Wayanad fell into the hands of British after the fall of Pazhassi Raja and they introduced many new measures to develop the place. The credit for creating roads, winding around the rugged hills in the area, goes to the British and they laid the path from Kozhikode/Thalassery, which is extended up to Ooty through Gudallur and Mysore in Karnataka. The roads are still the only mode of transport to the region either from Kozhikode or from Ooty. They also introduced cultivation of tea and other cash crops and commercial plantation methods in the area.
The new measures coupled with roads to major cities of neighbouring states opened another era in the history of Wayanad. The virgin forest land proved to be a goldmine of cash crops. People from different parts of Kerala were drawn by the fertile soil as well as the vast stretches of land available for cultivation in Wayanad.
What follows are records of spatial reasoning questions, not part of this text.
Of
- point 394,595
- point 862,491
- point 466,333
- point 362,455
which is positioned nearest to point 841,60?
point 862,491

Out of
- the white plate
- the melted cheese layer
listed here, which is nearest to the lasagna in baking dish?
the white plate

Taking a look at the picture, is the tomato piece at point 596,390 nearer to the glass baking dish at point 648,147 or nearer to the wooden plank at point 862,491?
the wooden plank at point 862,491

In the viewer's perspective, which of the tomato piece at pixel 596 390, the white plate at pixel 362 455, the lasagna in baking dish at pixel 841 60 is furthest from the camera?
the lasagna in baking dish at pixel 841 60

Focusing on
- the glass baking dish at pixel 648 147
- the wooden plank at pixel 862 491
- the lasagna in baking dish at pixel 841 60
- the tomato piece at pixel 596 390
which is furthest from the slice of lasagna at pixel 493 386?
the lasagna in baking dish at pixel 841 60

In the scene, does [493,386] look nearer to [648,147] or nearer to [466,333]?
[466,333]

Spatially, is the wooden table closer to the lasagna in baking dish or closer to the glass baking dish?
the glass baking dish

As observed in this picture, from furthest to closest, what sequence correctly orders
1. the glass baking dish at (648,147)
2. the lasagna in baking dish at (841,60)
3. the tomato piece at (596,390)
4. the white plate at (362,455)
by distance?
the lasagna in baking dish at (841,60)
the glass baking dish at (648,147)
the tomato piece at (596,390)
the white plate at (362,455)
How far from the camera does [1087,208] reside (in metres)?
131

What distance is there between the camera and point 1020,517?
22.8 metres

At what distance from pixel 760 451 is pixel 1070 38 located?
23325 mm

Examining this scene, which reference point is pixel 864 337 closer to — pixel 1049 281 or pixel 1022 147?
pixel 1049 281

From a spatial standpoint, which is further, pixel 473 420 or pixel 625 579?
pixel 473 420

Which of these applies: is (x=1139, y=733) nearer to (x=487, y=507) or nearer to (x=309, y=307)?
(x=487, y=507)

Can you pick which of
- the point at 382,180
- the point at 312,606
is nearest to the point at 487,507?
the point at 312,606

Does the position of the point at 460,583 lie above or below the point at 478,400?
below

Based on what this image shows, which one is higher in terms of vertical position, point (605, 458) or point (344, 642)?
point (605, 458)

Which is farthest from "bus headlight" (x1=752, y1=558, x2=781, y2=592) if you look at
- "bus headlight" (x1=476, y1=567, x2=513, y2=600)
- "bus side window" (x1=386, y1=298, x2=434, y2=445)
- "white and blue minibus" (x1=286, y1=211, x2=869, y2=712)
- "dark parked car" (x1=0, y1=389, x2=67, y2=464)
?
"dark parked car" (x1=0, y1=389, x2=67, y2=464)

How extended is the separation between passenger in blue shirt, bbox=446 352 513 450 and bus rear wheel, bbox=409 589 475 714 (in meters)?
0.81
During 1940s, there was a food shortage that haunted the country and this increased the flow of migrants to Wayanad from Travancore and Cochin. They settled in the virgin lands and converted it to agricultural fields. Gradually, the natives – tribes belonging Paniyas, Kurumbas, Adiyas and Kurichiyas – moved into isolated pockets in remote areas.
The British left India in 1947 and when the State of Kerala was formed in 1956, Wayanad was part of Kannur district. Later some southern parts of the region were added to the adjacent district, Kozhikode.
But the authorities found that in order to meet the demands of the people of Wayanad for development, it was necessary to create a separate district and they combined the north Wayanad of Kannur district and South Wayanad of Kozhikode district to form the present Wayanad district. Thus the district came into being on November 1, 1980 as the 12th district of Kerala.